Reproduce the entries below word for word, starting at the line that contains "Observing the image at hand, which of" and ending at the line that contains "the ceiling light fixture at detection(204, 61, 245, 90), the", with both of those lines included. Leave out the pictures.

Spatial reasoning question data »
_ _ _ _

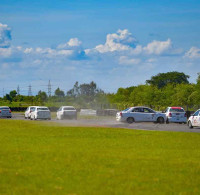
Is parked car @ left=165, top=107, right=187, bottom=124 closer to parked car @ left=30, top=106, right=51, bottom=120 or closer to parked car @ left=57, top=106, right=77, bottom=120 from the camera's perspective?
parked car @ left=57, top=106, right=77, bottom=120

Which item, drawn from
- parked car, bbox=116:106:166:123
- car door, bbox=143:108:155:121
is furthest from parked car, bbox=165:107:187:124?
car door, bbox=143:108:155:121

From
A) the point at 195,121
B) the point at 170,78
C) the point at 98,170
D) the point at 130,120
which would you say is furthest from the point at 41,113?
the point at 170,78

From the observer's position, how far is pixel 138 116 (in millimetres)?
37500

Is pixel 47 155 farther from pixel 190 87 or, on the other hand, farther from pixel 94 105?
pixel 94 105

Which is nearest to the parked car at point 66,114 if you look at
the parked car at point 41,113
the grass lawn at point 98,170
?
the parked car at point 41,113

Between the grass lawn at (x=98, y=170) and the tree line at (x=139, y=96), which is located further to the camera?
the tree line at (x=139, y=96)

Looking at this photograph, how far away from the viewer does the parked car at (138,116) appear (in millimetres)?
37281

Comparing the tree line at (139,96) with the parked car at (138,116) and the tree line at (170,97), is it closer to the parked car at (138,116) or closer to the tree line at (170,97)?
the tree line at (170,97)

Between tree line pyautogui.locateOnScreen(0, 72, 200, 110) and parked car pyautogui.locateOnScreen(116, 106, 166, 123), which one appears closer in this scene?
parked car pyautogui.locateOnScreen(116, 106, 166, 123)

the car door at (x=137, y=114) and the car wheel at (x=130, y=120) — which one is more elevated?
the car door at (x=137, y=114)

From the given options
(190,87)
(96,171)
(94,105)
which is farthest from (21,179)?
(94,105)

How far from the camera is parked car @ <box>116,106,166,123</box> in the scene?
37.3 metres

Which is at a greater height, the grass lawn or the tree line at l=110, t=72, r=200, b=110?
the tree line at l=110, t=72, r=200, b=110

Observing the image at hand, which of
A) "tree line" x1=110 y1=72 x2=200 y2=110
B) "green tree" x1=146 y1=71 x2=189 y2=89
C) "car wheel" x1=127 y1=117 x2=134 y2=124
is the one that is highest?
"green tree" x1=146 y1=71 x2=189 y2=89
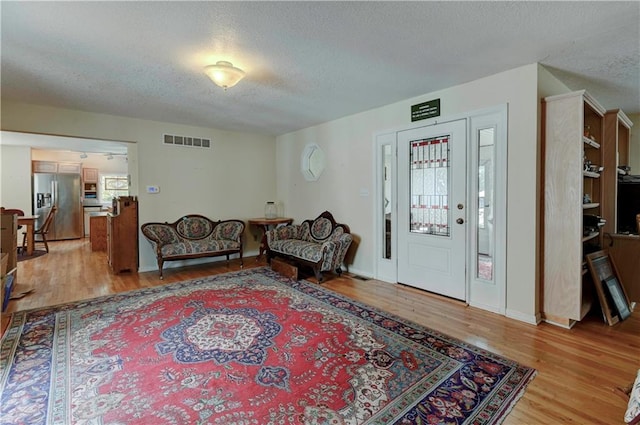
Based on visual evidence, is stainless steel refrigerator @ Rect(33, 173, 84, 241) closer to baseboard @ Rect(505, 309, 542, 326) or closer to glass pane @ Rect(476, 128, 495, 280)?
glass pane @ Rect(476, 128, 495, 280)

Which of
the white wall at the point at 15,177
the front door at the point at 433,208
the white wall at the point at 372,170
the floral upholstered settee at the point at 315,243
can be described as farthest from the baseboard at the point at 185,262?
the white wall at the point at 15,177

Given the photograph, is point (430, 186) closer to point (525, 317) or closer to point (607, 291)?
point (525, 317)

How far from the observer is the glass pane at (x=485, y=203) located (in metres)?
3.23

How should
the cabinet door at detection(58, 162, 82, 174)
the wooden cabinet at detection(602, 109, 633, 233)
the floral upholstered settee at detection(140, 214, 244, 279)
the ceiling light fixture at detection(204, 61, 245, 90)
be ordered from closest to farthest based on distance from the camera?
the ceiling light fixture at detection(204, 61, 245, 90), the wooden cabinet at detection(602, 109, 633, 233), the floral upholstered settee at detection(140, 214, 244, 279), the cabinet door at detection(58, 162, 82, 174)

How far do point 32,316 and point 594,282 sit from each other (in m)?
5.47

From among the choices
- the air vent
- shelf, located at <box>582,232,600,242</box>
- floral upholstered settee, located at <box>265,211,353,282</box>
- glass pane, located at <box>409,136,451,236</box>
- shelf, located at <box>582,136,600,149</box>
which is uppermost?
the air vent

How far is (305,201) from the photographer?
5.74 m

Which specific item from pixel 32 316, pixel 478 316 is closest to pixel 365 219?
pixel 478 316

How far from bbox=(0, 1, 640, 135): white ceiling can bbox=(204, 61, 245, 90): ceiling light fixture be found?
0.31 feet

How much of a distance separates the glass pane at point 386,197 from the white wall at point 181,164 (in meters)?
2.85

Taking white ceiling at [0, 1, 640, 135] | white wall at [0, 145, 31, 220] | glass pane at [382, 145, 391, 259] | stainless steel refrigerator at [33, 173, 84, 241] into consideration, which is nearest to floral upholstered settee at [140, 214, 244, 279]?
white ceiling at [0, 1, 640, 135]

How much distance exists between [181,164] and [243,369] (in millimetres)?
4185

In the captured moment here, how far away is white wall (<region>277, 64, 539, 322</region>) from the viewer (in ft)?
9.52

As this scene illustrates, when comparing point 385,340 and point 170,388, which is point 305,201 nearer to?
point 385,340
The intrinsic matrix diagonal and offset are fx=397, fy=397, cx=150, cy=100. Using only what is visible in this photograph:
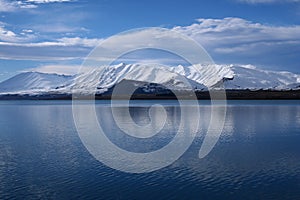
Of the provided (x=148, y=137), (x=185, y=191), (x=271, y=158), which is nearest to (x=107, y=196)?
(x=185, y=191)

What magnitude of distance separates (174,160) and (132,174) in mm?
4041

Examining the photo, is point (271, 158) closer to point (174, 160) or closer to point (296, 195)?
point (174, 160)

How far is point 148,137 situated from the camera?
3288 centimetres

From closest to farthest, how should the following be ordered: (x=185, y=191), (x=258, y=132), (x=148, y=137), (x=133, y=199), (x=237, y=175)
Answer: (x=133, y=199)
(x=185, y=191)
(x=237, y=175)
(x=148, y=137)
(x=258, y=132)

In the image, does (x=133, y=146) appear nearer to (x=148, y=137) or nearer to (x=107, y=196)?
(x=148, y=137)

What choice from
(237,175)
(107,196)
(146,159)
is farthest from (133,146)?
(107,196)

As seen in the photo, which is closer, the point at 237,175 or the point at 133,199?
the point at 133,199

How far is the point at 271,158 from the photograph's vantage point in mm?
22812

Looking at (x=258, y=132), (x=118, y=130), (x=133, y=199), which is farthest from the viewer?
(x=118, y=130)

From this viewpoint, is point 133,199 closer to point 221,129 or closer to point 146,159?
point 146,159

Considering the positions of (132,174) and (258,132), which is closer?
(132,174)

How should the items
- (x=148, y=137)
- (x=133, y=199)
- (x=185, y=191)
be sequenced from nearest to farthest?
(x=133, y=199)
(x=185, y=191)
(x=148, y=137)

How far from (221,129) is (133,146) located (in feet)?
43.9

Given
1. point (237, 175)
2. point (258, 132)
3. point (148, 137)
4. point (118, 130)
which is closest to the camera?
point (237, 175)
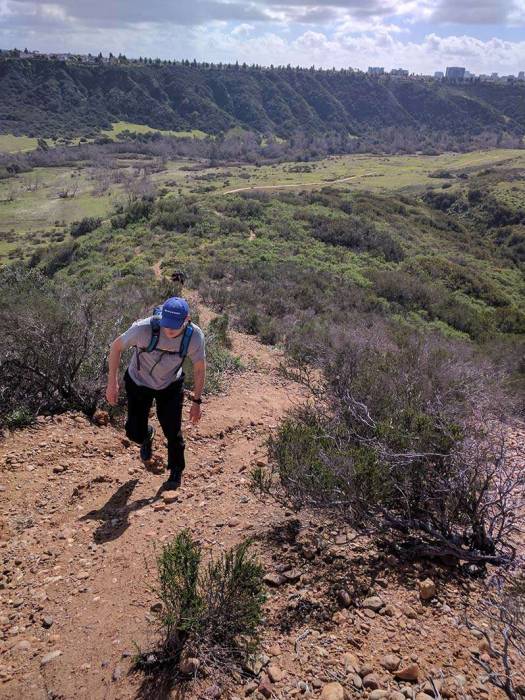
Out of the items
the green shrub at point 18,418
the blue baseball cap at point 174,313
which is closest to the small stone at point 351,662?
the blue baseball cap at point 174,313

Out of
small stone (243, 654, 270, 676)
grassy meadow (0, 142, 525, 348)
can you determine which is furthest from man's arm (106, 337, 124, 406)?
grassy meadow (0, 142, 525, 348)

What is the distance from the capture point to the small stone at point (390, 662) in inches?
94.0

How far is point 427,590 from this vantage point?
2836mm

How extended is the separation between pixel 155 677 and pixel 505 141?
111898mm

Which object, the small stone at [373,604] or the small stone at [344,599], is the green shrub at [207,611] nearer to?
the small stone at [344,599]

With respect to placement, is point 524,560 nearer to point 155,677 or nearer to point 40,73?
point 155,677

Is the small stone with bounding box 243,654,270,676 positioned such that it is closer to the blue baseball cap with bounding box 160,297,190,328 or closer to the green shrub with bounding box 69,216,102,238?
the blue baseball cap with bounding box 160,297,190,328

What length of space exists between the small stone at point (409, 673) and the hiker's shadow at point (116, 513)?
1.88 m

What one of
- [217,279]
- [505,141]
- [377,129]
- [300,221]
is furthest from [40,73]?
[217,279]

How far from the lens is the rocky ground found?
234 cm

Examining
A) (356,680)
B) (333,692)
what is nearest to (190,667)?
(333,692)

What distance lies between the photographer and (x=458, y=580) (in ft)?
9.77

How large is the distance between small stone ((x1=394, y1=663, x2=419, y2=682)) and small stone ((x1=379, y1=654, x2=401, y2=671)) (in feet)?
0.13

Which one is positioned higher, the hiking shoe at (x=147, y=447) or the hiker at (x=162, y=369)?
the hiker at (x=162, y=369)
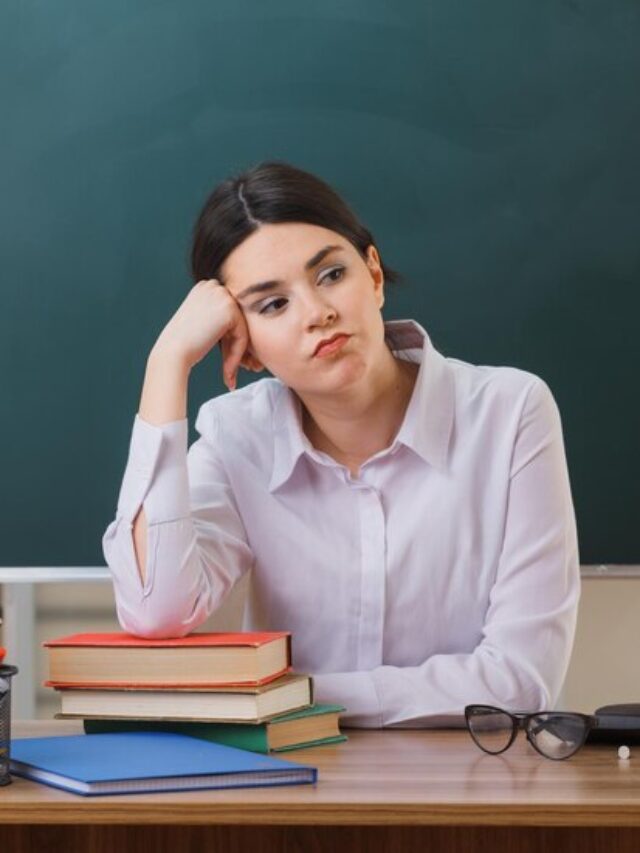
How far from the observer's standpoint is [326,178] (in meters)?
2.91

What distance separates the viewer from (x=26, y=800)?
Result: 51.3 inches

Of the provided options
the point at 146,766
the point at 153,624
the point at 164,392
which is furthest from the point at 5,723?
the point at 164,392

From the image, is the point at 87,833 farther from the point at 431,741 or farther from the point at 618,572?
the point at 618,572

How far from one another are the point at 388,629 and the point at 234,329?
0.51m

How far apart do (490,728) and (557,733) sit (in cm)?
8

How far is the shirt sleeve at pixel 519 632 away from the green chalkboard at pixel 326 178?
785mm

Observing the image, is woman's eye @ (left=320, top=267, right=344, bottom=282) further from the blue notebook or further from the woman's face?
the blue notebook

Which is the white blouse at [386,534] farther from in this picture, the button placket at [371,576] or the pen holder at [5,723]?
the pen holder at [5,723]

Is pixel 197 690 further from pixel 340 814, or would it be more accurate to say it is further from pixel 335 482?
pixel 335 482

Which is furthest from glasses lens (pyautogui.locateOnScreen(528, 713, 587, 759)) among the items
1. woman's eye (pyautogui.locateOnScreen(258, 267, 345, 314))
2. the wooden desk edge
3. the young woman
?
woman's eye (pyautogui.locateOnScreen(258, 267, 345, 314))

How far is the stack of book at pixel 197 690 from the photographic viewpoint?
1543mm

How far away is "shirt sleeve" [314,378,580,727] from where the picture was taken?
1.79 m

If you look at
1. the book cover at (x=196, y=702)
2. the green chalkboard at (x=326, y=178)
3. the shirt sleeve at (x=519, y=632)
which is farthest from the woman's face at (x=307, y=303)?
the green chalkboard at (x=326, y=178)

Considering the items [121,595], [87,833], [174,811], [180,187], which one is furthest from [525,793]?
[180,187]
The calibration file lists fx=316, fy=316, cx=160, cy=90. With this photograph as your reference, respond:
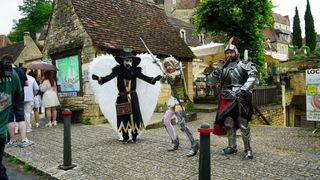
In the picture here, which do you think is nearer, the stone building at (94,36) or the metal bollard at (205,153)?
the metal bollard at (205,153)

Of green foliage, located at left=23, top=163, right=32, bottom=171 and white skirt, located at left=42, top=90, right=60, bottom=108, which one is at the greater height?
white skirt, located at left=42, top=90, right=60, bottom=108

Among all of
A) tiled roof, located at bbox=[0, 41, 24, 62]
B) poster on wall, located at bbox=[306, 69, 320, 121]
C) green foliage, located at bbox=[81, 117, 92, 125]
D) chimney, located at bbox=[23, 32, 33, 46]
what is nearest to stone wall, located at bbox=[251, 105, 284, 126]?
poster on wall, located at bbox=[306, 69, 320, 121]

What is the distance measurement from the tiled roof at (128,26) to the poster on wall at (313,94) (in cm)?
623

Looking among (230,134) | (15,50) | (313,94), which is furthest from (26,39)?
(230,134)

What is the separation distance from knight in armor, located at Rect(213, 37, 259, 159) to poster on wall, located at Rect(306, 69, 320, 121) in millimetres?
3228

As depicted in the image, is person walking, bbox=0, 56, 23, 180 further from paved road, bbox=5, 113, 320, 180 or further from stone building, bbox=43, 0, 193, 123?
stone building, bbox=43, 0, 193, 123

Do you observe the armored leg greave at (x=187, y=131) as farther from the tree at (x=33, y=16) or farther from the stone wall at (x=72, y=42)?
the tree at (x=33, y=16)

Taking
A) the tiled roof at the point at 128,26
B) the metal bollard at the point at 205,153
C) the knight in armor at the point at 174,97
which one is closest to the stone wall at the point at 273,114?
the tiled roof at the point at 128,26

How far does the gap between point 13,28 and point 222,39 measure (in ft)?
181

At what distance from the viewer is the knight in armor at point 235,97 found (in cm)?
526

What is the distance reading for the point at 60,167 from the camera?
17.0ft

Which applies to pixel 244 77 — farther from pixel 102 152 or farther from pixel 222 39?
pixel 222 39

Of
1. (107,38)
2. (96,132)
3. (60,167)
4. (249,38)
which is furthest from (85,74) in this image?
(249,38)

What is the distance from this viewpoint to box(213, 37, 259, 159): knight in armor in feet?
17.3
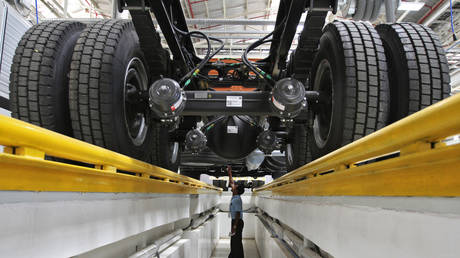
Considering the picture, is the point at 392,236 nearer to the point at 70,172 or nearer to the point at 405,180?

_ _ _ _

Final result »
Observing the image at hand, which of
A) "tree line" x1=110 y1=72 x2=200 y2=110
B) "green tree" x1=146 y1=71 x2=189 y2=89
C) "car wheel" x1=127 y1=117 x2=134 y2=124
is the one that is highest?
"green tree" x1=146 y1=71 x2=189 y2=89
Based on visual evidence, is stainless steel refrigerator @ Rect(33, 173, 84, 241) closer to baseboard @ Rect(505, 309, 542, 326) or closer to glass pane @ Rect(476, 128, 495, 280)?
glass pane @ Rect(476, 128, 495, 280)

Which of
the white wall at the point at 15,177
the front door at the point at 433,208
the white wall at the point at 372,170
the floral upholstered settee at the point at 315,243
can be described as farthest from the baseboard at the point at 185,262?
the white wall at the point at 15,177

Given the photograph, is point (430, 186) closer to point (525, 317) or closer to point (607, 291)?
point (525, 317)

How far from the observer is the glass pane at (x=485, y=203) located (in metres)?
3.23

How should
the cabinet door at detection(58, 162, 82, 174)
the wooden cabinet at detection(602, 109, 633, 233)
the floral upholstered settee at detection(140, 214, 244, 279)
the ceiling light fixture at detection(204, 61, 245, 90)
be ordered from closest to farthest based on distance from the camera?
the ceiling light fixture at detection(204, 61, 245, 90), the wooden cabinet at detection(602, 109, 633, 233), the floral upholstered settee at detection(140, 214, 244, 279), the cabinet door at detection(58, 162, 82, 174)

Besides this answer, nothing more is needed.